→ **PROVIDED PASSAGE**:
Saturday, December 15, 2012

More on the obsolescence of the rural vote

Here's an excerpt from Paul Krugman's latest post on his "Conscience of a Liberal" Blog, "Whistling Past the Gun Lobby."  
Almost five years ago Thomas Schaller published an important book titled Whistling Past Dixie, which basically argued that it was time for Democrats to stop running scared of the views of Southern whites — they weren’t going to get those votes anyway, and demographic change had proceeded to the point where they could win national elections without the South. Indeed, so it has come to pass: while Obama did win Virginia, he did it by appealing to the new Virginia of the DC suburbs, not the rural whites, and otherwise he had a totally non-Dixie victory. 
So Nate Cohn argues that this same logic applies to gun control: the voters who care passionately about their semi-automatic weapons are rural whites who ain’t gonna vote Democratic in any case — and the new Democratic coalition doesn’t need them.
An earlier post about the diminishing importance of the rural vote, with evidence from the 2012 presidential election, is here.  

Friday, December 14, 2012

Law and Order in the Ozarks (Part CX): "Public defender comes calling"

That is part of the headline for the lead story in the Newton County Times' Dec 5 issue:  "Quorum Court:  Public defender comes calling."  The story's lede doesn't summarize the story well, but the caption under the photo does:
Tim Bunch, chief public defender for the 14th Judicial District that includes Baxter, Boone, Marion and Newton counties, visited the Newton County Quorum Court Monday night, Dec. 3, and asked the court to establish a public defender's account and refund the accrued surplus into that account.
The accompanying story explains that the state pays the fees of court-appointed attorneys who represent indigent defendants facing criminal charges.  The state raises funds for this purpose through bail bond fees, then forwards that "money to individual counties to budget for public defender services."  Newton County has received just more than $2,000/a year in such payments for each of the last seven fiscal years, from 2005-2006 to 2011-2012.  (Specifically,the county has received between $2,181.44 and $2,376.14 each year).  These funds are "earmarked for the public defender and appropriated ... into the county general operating budget."  

Remarkably, the story reports, "court cases in Newton County requiring the services of public defenders over the past seven years have not exceeded the approximately $16,000 the county received over that time and there should be a surplus of about $8500, according to Bunch."  Bunch therefore asked the Newton County Quorum Court to establish a public defender's account and refund the surplus into that account.  Bunch said that Newton County is the only county in the four-county district that does not have an account set up expressly for public defenders.  
[Bunch] explained the funding process and said the public defender's office needs to have access to that money to purchase new equipment and perhaps hire a part-time secretary.  
The story continues:  
It appears that any money for the public defender that remained in Newton County's general fund at the end of each year was reappropriated for other purposes.

→ **SUPPLIED DATA**:
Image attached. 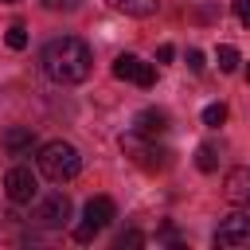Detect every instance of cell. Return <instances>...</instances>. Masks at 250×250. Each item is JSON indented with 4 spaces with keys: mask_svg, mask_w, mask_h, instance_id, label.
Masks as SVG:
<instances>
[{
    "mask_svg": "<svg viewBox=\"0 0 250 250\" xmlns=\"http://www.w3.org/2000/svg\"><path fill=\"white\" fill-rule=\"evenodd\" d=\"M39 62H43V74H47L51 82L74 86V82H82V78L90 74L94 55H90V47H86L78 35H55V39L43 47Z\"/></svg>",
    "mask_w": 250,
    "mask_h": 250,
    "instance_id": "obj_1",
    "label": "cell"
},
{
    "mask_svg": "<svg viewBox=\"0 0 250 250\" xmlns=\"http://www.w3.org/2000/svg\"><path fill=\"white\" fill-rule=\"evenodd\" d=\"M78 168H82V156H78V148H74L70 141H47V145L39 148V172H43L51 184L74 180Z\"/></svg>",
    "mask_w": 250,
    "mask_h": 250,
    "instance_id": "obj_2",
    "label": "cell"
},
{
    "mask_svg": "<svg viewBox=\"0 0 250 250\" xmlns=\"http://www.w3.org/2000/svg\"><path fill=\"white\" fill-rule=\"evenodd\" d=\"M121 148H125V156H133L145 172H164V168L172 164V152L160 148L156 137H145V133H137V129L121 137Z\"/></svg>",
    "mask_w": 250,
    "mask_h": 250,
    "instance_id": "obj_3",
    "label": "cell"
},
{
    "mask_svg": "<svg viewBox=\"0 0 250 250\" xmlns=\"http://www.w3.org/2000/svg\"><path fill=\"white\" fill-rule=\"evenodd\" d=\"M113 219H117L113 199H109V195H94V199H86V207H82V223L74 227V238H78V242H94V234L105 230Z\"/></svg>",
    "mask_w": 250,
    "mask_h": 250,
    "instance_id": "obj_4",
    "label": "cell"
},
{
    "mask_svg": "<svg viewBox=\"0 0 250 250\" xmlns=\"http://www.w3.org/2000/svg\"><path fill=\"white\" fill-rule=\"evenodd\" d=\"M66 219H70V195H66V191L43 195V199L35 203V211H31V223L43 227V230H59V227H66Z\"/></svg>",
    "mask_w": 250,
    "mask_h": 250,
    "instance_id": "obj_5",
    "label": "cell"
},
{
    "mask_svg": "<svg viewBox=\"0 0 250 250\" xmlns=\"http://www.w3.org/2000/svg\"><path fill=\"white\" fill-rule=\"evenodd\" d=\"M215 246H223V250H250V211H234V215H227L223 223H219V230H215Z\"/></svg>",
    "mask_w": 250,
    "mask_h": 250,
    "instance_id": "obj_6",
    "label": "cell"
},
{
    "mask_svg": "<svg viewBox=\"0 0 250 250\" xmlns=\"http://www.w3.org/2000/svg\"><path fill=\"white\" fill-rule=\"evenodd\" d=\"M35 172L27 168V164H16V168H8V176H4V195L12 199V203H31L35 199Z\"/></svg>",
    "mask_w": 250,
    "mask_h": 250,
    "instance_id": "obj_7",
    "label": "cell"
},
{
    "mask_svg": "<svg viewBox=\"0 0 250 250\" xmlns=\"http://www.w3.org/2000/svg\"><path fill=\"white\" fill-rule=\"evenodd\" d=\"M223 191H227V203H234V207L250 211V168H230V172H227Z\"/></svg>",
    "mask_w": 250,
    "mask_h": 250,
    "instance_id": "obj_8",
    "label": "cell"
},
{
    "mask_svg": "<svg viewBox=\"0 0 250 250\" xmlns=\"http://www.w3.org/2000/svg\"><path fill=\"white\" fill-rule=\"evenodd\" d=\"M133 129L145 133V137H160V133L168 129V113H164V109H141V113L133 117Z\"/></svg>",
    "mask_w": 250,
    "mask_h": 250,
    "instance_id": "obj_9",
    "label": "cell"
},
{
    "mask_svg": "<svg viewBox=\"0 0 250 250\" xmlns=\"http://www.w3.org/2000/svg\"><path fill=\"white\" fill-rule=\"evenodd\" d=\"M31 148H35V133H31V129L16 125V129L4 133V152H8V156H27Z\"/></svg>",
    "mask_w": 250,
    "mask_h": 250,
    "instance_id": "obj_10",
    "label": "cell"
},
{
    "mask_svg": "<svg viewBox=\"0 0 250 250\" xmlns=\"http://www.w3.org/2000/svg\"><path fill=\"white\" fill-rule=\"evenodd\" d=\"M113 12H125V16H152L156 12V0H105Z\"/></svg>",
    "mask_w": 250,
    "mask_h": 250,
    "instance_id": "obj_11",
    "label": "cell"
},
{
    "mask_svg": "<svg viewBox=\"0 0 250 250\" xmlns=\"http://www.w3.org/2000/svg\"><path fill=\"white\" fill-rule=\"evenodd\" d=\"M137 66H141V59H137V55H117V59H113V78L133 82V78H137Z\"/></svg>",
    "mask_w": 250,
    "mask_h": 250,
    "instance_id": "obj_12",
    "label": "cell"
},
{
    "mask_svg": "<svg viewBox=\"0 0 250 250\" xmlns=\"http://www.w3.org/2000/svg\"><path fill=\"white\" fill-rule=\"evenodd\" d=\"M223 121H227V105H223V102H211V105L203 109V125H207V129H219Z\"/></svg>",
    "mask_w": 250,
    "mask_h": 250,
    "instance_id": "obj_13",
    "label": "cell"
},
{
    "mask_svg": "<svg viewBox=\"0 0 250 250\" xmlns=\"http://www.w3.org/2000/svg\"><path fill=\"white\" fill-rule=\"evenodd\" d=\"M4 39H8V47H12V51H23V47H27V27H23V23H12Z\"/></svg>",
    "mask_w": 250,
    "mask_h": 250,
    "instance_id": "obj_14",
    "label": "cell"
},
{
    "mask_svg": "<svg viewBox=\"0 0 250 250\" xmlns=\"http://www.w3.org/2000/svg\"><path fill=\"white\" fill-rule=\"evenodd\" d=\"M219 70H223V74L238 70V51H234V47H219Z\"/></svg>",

→ **TASK**: Can you repeat the blog excerpt word for word, starting with "Law and Order" and going on through "accrued surplus into that account."?

→ **RESULT BELOW**:
Law and Order in the Ozarks (Part CX): "Public defender comes calling"

That is part of the headline for the lead story in the Newton County Times' Dec 5 issue:  "Quorum Court:  Public defender comes calling."  The story's lede doesn't summarize the story well, but the caption under the photo does:
Tim Bunch, chief public defender for the 14th Judicial District that includes Baxter, Boone, Marion and Newton counties, visited the Newton County Quorum Court Monday night, Dec. 3, and asked the court to establish a public defender's account and refund the accrued surplus into that account.